The following continues the overview in recent eucrim issues regarding the clash between the EU and Hungary on maintenance of the rule of law (eucrim 2/2020, 69 and eucrim 1/2020, 4).
- 12 August 2020: Following up their ad hoc analysis of 27 May 2020 (see eucrim 2/2020, p. 69), a joint assessment paper by NGOs (Amnesty International Hungary, the Eötvös Károly Institute, the Hungarian Civil Liberties Union and the Hungarian Helsinki Committee) reiterated criticism of the so-called Transitional Act of June 2020. The Transitional Act repealed the much contested Authorisation Act that gave the Hungarian Government excessive powers during the state of danger to cope with the corona crisis (à eucrim 1/2020, 5). The NGOs point out that the Government can resume its wide executive powers also on the basis of the Transitional Act if there is a state of “epidemiological preparedness”. This would, in particular, allow the suspension of the application of parliamentary acts, derogate from provisions of acts, and rule by means of decrees. The NGOs criticise that if in the future the Government declares a state of danger again, it will automatically have a carte blanche mandate to rule by decree. Furthermore, the Transitional Act ensures that many provisions originally included in the decrees adopted under the previous state of danger continue to apply. The NGOs also voice concern over other issues in the Transitional Act that endanger the exercise of fundamental rights or touch upon constitutional values.
- 22 September 2020: The General Affairs Council deals with the Article 7(1) procedures against Poland and Hungary. The Commission updates on rule of law developments since the end of 2019. Regarding Hungary, the Commission outlines the situation in several areas, including the independence of the judiciary, media pluralism and academic freedom.
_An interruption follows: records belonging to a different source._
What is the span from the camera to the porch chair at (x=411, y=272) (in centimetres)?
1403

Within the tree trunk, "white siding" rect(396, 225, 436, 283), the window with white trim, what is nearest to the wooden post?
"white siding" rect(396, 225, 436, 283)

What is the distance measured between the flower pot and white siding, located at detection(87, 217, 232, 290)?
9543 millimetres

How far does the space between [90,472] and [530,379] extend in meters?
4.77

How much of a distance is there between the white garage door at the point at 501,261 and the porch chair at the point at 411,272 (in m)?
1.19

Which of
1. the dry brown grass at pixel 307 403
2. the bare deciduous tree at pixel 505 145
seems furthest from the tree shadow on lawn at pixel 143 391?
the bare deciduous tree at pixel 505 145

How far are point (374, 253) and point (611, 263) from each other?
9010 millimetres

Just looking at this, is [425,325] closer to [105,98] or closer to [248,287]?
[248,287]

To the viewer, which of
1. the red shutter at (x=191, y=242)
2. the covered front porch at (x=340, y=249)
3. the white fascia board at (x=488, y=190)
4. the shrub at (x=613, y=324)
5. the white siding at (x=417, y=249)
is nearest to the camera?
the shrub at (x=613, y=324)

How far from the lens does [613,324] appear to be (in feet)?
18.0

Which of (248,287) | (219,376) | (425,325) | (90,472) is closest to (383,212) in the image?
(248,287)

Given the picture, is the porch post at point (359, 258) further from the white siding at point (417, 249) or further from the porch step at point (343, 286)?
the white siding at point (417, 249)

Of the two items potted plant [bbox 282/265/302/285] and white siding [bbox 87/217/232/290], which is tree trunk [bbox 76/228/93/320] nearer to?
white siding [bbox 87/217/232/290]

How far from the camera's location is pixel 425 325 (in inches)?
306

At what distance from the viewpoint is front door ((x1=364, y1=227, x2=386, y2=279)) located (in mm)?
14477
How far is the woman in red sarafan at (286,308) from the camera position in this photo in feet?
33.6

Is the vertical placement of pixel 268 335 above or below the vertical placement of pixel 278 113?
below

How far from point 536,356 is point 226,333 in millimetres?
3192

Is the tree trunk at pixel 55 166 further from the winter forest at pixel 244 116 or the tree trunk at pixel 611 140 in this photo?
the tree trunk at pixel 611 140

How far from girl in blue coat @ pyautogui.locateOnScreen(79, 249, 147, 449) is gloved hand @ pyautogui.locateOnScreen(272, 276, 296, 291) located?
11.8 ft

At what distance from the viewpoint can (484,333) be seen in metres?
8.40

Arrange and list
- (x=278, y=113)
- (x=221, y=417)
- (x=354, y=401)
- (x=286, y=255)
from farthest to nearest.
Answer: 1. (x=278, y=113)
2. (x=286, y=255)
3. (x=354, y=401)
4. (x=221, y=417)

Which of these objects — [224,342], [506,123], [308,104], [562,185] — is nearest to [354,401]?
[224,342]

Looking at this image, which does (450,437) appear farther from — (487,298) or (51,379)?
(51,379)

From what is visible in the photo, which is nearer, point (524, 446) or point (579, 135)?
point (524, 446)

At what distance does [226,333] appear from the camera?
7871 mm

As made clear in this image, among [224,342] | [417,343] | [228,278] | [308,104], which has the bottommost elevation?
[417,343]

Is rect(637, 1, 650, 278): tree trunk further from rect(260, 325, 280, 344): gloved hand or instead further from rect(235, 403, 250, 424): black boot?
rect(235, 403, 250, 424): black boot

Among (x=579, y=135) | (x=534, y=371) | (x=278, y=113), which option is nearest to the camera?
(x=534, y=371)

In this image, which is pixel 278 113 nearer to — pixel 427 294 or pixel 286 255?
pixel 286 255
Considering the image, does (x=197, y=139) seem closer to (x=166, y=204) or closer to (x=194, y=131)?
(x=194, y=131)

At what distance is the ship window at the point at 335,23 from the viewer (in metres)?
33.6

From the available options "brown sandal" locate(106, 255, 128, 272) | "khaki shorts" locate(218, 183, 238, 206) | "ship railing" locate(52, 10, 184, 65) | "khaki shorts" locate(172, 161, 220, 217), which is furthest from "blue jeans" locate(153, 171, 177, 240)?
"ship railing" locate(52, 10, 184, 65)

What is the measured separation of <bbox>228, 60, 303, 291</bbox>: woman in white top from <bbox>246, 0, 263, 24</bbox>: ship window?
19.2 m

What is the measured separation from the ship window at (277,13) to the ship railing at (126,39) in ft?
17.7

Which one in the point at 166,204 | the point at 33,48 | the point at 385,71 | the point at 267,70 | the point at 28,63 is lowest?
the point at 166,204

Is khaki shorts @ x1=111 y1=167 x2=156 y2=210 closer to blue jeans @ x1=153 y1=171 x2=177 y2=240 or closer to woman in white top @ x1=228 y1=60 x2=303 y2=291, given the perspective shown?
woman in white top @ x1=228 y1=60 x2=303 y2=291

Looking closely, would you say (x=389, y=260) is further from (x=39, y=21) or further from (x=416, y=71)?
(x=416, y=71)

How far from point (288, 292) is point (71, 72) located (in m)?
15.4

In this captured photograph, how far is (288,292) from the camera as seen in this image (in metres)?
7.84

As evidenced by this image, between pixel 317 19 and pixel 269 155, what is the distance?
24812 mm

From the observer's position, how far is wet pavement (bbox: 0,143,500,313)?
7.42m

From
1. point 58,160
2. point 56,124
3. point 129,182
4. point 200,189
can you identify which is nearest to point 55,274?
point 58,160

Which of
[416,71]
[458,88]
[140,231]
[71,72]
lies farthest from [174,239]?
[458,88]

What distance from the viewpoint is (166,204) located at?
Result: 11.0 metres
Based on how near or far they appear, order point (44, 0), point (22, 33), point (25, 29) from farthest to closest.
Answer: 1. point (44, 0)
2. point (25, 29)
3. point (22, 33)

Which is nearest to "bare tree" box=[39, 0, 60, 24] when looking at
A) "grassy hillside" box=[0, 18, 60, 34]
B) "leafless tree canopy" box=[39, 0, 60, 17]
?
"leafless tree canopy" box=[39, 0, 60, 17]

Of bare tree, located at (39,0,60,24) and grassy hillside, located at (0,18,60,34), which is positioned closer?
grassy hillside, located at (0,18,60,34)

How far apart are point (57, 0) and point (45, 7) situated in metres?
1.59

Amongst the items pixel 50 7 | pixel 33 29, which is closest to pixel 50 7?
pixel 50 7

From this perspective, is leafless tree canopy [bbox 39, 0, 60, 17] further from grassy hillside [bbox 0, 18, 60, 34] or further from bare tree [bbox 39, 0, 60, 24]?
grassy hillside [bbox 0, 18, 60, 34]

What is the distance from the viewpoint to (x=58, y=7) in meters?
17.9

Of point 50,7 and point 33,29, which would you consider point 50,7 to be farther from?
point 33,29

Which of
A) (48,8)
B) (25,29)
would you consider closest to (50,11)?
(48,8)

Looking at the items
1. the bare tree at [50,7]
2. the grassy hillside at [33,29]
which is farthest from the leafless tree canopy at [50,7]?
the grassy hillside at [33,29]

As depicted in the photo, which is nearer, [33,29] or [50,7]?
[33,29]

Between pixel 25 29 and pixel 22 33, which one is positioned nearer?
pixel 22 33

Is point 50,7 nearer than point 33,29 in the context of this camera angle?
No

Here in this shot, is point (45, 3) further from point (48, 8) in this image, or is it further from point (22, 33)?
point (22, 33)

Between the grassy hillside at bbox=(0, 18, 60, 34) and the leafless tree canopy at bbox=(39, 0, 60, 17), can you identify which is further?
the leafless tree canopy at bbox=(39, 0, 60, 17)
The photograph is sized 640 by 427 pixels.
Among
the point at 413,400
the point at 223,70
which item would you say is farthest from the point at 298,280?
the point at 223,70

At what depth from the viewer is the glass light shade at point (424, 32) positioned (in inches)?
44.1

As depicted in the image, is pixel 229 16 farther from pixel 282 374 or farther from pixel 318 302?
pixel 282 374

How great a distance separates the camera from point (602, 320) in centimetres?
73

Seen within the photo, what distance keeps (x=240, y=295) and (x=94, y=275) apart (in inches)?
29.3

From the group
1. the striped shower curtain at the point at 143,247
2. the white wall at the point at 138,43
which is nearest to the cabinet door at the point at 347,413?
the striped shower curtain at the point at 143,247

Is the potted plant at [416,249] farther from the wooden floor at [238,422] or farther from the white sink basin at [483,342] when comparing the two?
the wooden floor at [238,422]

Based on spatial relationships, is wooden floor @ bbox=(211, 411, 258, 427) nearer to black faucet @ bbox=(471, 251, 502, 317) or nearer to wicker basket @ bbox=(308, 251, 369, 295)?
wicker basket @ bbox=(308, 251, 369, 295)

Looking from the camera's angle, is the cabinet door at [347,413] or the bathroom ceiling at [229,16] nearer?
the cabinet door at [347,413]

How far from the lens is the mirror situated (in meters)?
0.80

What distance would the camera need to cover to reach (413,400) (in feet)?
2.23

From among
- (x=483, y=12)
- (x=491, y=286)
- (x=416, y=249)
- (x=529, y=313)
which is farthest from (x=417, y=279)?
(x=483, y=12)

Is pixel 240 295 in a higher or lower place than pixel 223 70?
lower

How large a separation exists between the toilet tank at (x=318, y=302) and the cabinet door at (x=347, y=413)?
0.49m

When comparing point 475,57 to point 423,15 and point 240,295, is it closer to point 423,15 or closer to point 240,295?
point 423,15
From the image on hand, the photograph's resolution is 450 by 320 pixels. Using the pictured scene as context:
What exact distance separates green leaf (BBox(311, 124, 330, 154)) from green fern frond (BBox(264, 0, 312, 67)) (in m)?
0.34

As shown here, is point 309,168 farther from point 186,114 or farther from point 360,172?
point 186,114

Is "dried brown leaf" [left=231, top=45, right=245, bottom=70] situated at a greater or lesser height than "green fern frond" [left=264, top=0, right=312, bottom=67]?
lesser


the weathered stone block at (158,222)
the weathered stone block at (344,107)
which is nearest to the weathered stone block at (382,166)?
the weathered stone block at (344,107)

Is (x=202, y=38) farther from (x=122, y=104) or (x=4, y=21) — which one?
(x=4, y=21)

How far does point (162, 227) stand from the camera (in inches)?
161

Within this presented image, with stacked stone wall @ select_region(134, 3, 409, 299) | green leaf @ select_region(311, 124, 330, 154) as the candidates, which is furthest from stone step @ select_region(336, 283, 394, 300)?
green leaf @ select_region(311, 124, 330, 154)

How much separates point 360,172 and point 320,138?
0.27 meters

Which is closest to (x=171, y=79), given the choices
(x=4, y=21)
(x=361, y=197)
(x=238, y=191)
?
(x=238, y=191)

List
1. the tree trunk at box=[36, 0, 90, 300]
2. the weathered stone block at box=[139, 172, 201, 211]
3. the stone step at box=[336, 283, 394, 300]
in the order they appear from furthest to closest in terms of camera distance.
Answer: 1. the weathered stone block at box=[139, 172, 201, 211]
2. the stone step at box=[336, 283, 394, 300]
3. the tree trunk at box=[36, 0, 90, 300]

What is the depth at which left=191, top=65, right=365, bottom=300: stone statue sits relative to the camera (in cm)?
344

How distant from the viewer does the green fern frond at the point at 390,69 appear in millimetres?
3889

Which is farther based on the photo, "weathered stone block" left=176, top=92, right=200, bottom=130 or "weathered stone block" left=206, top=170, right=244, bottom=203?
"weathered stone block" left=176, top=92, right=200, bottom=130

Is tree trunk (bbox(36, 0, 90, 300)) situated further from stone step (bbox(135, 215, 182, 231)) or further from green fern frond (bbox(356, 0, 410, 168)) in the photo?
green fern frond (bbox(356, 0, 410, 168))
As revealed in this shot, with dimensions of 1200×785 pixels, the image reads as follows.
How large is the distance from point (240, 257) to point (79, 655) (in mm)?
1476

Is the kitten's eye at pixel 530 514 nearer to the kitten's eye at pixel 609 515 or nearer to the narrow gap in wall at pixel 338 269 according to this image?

The ministers refrain from taking concrete decisions, but conclude that the Article 7 procedure will “not be terminated”.
- 1 October 2020: Hungary reacts to the Commission’s Rule of Law Report (--> separate news item) with fierce criticism. The Commission had given Hungary a bad review, inter alia, on its lack to investigate/prosecute corruption cases involving high-level officials, and on its failure to ensure media pluralism. Hungary called the report “not only fallacious, but absurd”. The sources of the report are “biased and non-transparent”. The statement of the International Communications Office also criticises the methodology and concept of the report and its “ill-founded” contents. It is claimed that the Rule of Law Report cannot serve as a basis for any further discussion on rule of law in the EU. Lastly, Hungary condemns the report as “written by organisations forming part of a centrally-financed international network engaged in a coordinated political campaign against Hungary". This could be understood as a hint to the Open Society Foundations linked to U.S. billionaire George Soros whom Hungarian Prime Minister Viktor Orbán considers an enemy of the Hungarian government.
- 6 October 2020: The CJEU confirms the incompatibility of the Hungarian government's law on higher education with the EU’s fundamental rights and international trade law (Case C-66/18). In 2017, Hungary introduced special requirements for foreign higher education institutions. First, the exercise, in Hungary, of teaching activities leading to a qualification by higher education institutions situated outside the European Economic Area (EEA) was made subject to the existence of an international treaty between Hungary and the third country. Second, the exercise of activities of the foreign higher education institutions in Hungary was made subject to the condition that they are offered in the country of origin. This law was obviously targeted against the international Central European University (CEU), which was founded by George Soros and which had to move from Budapest to Vienna at the end of 2017, because the CEU was the only higher education institution that did not fulfil the new requirements. The Commission considered the restrictions to be a violation of the General Agreement on Trade in Services (GATS) within the framework of the World Trade Organization (WTO). The judges in Luxembourg follow these arguments. In addition, Hungary violated fundamental EU rights and freedoms, such as academic freedom and the freedom of establishment.